France 1918 50 centimes
This dime-sized coin was struck at Paris during the French Third Republic (1870-1940). It is a common date of a type struck 1897-1920. It is struck without mintmark and is the last type of fifty centimes to be struck in silver. Like all fifty centimes struck after 1864, the fineness was only .835. It was demonetized in 2005 but ceased to circulate in the 1920's.
The catalog notes 27 dates for the type, none rare. The issues of 1897-1900 are witout privy marks, which were added in 1901. The total production for the series was 357 million, compared to 34 million for the preceding "Cérès head" type.
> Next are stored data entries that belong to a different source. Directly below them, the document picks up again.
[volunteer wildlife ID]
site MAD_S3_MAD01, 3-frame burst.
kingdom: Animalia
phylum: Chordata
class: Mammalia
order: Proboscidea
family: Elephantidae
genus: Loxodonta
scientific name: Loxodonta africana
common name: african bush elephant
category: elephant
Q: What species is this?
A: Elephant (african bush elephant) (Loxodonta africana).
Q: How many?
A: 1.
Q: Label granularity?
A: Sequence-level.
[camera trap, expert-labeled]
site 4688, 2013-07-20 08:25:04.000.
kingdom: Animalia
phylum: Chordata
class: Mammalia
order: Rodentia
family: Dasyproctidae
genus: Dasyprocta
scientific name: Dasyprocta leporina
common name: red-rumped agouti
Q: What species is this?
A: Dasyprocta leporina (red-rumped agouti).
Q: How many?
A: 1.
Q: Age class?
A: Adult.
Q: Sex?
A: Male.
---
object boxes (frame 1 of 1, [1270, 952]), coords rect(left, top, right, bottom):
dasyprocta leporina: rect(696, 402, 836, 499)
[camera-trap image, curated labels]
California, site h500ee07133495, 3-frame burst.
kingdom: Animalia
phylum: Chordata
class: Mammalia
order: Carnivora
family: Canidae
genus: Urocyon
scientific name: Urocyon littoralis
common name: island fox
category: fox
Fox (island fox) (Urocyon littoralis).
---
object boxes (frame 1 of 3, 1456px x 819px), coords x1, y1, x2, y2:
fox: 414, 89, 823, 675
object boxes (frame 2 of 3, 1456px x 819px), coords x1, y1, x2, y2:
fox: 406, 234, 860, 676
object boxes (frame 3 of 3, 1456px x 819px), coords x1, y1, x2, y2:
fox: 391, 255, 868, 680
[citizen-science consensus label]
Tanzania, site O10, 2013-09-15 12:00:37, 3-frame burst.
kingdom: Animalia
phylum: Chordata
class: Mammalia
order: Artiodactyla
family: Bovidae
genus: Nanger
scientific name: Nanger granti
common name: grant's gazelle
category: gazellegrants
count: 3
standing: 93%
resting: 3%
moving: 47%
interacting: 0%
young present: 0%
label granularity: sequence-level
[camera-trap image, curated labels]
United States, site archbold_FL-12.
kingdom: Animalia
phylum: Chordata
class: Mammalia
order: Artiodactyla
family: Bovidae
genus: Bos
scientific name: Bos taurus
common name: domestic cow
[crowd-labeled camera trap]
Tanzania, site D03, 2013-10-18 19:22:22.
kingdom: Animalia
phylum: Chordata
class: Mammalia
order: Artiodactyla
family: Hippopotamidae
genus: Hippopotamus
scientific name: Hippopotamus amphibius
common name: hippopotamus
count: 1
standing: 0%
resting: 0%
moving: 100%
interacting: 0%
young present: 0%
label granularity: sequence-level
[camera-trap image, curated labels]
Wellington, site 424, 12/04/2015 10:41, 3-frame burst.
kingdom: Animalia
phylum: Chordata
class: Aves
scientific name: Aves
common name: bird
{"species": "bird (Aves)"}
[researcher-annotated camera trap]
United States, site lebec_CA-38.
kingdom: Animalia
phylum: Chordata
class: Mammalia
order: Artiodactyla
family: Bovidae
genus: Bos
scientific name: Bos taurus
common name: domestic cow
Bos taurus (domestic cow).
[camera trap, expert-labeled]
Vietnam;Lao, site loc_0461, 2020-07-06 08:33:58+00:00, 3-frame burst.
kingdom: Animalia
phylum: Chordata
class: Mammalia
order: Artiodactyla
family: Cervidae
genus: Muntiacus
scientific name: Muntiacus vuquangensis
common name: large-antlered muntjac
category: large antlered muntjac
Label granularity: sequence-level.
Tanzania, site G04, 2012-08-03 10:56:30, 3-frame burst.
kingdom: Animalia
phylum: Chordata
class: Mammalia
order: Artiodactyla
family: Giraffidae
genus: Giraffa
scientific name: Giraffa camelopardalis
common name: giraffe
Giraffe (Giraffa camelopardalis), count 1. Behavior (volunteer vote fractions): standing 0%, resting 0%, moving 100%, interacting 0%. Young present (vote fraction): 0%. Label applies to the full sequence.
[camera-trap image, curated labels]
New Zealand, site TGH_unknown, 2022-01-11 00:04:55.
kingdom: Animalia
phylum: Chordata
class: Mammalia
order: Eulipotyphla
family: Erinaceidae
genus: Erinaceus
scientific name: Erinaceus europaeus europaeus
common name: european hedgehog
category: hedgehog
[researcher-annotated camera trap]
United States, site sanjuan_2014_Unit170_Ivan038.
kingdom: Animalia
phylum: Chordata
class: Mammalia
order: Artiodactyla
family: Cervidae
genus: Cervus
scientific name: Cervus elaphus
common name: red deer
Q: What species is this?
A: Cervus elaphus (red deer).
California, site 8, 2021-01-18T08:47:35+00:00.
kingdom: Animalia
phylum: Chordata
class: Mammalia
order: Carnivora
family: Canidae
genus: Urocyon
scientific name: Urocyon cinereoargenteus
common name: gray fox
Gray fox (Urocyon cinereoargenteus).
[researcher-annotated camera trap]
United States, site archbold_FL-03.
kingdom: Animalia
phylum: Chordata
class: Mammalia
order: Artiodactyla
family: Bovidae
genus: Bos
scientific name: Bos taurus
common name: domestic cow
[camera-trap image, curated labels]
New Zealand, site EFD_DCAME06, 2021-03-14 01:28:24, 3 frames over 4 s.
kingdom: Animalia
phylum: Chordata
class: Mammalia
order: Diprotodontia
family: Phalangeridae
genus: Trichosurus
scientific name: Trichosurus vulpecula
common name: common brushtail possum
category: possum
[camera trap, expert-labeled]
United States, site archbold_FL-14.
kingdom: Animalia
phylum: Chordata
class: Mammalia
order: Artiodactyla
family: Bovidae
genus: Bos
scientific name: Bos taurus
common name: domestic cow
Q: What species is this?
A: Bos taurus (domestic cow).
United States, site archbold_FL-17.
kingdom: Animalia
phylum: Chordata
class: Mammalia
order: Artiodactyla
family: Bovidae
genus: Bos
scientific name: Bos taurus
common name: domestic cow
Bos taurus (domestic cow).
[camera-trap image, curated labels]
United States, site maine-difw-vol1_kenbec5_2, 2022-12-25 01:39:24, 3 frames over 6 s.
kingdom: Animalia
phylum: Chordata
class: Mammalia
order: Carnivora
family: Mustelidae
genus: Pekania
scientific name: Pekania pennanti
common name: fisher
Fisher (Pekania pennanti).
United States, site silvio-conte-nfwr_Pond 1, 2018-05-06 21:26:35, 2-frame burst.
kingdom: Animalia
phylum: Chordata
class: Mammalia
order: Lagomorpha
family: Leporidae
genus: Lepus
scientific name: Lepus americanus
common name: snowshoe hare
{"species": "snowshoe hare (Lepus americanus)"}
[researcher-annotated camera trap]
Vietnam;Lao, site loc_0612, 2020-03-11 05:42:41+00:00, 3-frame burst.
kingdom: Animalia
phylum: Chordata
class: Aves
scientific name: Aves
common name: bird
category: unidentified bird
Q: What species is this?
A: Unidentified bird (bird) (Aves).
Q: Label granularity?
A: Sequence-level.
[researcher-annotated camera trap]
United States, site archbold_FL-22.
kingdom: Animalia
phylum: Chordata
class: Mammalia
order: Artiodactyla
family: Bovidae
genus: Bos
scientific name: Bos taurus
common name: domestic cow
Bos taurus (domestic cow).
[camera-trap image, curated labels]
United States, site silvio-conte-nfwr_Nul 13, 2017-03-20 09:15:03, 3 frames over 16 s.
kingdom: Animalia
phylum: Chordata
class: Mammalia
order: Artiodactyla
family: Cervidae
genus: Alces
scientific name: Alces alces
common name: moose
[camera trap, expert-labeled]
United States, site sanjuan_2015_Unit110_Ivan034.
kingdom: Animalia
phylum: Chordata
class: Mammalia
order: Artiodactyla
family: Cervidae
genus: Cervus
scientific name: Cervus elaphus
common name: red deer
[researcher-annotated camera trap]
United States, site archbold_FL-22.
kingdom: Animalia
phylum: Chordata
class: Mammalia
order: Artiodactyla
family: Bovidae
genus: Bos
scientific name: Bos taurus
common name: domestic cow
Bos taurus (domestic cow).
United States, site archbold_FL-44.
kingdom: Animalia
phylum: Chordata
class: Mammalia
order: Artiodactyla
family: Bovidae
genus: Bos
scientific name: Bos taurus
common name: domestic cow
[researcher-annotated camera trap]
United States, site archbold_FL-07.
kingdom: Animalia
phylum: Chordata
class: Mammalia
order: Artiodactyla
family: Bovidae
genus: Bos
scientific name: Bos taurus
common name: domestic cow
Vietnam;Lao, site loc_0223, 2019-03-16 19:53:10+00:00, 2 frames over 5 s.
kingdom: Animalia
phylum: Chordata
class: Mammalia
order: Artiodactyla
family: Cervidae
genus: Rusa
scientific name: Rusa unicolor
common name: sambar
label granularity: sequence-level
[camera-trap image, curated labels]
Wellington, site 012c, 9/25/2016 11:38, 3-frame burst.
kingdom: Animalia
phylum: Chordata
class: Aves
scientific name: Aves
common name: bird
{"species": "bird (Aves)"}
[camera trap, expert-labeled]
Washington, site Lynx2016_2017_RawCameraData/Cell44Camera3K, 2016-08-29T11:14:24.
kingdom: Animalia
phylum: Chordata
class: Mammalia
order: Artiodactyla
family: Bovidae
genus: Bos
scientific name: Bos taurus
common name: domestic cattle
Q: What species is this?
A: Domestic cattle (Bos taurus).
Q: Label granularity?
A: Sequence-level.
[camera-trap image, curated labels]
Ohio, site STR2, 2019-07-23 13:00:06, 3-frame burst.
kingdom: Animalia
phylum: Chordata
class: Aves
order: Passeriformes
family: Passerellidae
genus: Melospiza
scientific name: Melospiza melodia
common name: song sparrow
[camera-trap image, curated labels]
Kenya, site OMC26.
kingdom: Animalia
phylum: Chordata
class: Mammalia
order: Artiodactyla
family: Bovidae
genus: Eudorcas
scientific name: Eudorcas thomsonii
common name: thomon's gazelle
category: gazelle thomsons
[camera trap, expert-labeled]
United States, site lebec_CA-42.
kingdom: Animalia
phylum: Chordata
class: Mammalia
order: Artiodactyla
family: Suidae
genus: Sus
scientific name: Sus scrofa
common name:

Matte proofs were struck in 1897, 1898 and 1900; these are expensive. This date is not the highest mintage but is the most common, the result of hoarding after World War I (1916-20).
Recorded mintage: 36,491,942, 36,492,000.
Specification: 2.5 g, .835 fine silver, 18 mm diameter, reeded edge. It was designed by Oscar Roty, 1846-1911. La Semeuse, or Sower, was so popular that the design was revived for the ½ franc of the Fifth Republic, struck in nickel 1965-2001.
Catalog reference: F.190/25, KM 854.
- Bruce, Colin R., and Thomas Michael, Standard Catalog of World Coins, 1801-1900, 5th ed., Iola, WI: Krause Publications, 2006.
- Prieur, Michel, and Laurent Schmitt, Le Franc VIII: Les Monnaies, Paris: Éditions les Chevau-légers, 2009.